My last post was inspired by an article in Esomar Research World, December 2017 on: which one question reserachers across the world “forgot to ask”.
It was part two of a mini-series, and lacked in my opinion a take on the way qualitative researchers access authentic answers to the question “why?”. Sue Bell (Sue Bell Research) pointed out to me on Twitter that the first part of this series had indeed touched on that, so back I went to the RW October 2017 issue to find it.
She was right. The article included the POV of two more “progressive” research approaches – one from Sue Bell with a semiotics POV, the other from Bri Williams from a Behavioural Economics angle.
For those of you like me who didn’t read the first piece, here’s what they suggested as “missing questions”:
– Observation beats asking questions.
– Facial and body language is powerful and underutilised – still.
– Participants can be involved actively as fellow problem-solvers.
I agree fully with all these, falling as they do within the remit of the contemporary qualitative researchers’ toolkit: semiotics, BE-influenced methods, co-creation facilitation for example.

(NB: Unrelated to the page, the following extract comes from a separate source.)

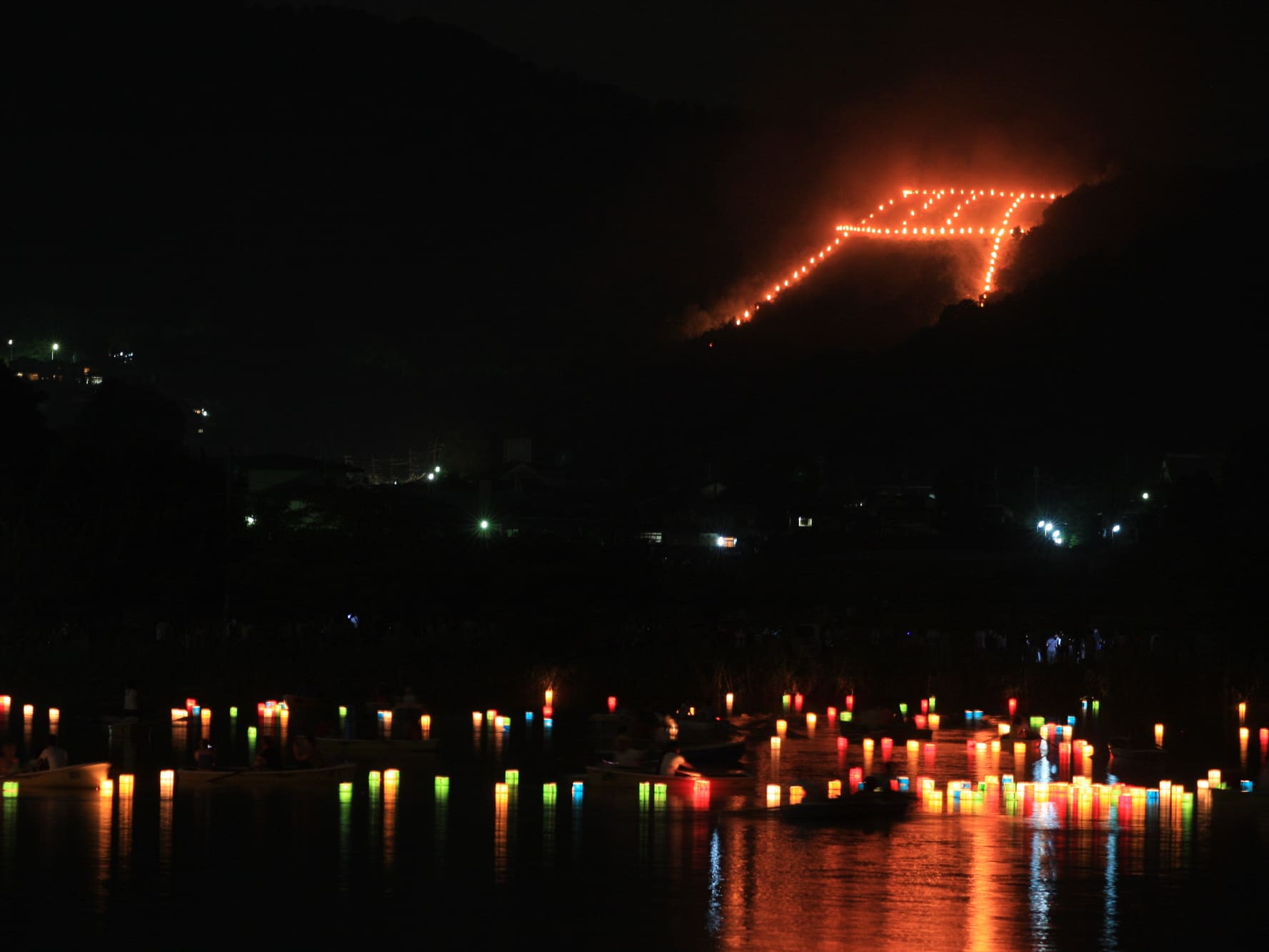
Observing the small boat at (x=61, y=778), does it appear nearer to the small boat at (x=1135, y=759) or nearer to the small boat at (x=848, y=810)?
the small boat at (x=848, y=810)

As we step up from being “researchers” to facilitators, workshop moderators, people understanding experts with extensive category knowledge coupled with social science expertise, the more we share our humanist abilities in the world of tech, robotics and automation, the better.

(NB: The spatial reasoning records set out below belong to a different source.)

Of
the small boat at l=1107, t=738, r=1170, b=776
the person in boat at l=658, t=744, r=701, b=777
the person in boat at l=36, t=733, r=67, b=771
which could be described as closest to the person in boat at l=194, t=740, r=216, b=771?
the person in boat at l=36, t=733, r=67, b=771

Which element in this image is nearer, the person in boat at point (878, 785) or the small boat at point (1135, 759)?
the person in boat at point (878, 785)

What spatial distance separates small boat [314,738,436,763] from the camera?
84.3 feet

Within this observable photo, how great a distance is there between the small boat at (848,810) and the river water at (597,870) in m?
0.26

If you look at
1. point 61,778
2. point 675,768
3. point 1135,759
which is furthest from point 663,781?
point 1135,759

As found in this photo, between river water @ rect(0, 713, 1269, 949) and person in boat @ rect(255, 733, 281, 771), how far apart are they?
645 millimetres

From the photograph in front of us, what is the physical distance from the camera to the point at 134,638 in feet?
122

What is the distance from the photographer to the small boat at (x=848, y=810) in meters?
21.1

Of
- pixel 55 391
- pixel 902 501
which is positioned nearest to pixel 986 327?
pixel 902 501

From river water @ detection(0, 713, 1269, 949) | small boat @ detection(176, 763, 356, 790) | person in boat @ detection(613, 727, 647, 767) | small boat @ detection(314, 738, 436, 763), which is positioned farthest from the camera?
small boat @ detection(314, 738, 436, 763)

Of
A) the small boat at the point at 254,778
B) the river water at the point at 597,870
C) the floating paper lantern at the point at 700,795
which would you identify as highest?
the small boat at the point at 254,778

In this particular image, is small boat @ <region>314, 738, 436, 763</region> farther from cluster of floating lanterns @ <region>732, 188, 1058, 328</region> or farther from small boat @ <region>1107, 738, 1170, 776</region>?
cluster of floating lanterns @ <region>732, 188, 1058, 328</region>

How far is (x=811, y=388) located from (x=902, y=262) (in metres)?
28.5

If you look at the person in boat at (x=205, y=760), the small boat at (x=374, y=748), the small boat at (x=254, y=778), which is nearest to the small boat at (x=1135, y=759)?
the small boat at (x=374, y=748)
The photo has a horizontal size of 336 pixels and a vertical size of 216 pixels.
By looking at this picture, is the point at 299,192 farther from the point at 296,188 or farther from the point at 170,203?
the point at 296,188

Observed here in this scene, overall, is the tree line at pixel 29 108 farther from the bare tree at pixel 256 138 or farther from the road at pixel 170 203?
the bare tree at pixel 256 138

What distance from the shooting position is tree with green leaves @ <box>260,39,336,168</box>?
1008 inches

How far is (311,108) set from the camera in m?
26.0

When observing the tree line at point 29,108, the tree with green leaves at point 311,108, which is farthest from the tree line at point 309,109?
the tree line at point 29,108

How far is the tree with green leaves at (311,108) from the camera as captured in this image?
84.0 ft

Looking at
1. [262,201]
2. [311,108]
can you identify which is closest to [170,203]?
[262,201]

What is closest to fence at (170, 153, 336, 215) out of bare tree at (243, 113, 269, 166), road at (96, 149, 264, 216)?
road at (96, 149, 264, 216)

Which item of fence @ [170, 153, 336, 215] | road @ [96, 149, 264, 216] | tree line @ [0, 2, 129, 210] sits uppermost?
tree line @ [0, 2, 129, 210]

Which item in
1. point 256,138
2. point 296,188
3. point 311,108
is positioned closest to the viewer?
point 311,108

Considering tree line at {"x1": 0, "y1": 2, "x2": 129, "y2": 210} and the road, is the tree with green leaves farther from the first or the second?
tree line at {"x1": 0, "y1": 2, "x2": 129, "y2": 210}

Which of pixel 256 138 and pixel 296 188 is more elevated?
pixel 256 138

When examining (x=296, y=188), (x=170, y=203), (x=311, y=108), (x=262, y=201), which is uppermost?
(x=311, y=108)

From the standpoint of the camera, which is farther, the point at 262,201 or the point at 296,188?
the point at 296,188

Qual research may not be easily scalable (if at all) – but our voices can indeed be amplified, our messages shared (positively as well as negatively), our audience reach expanded.
So here’s a shout-out thanks to Sue Bell for sensitising me to my knowledge gap, kudos to Bri Williams on her BE Input and apologies to Mr. McCaughan for the waspish tone of the previous blog on this topic. Here’s to a continuing conversation!
Curious, as ever, as to others’ views.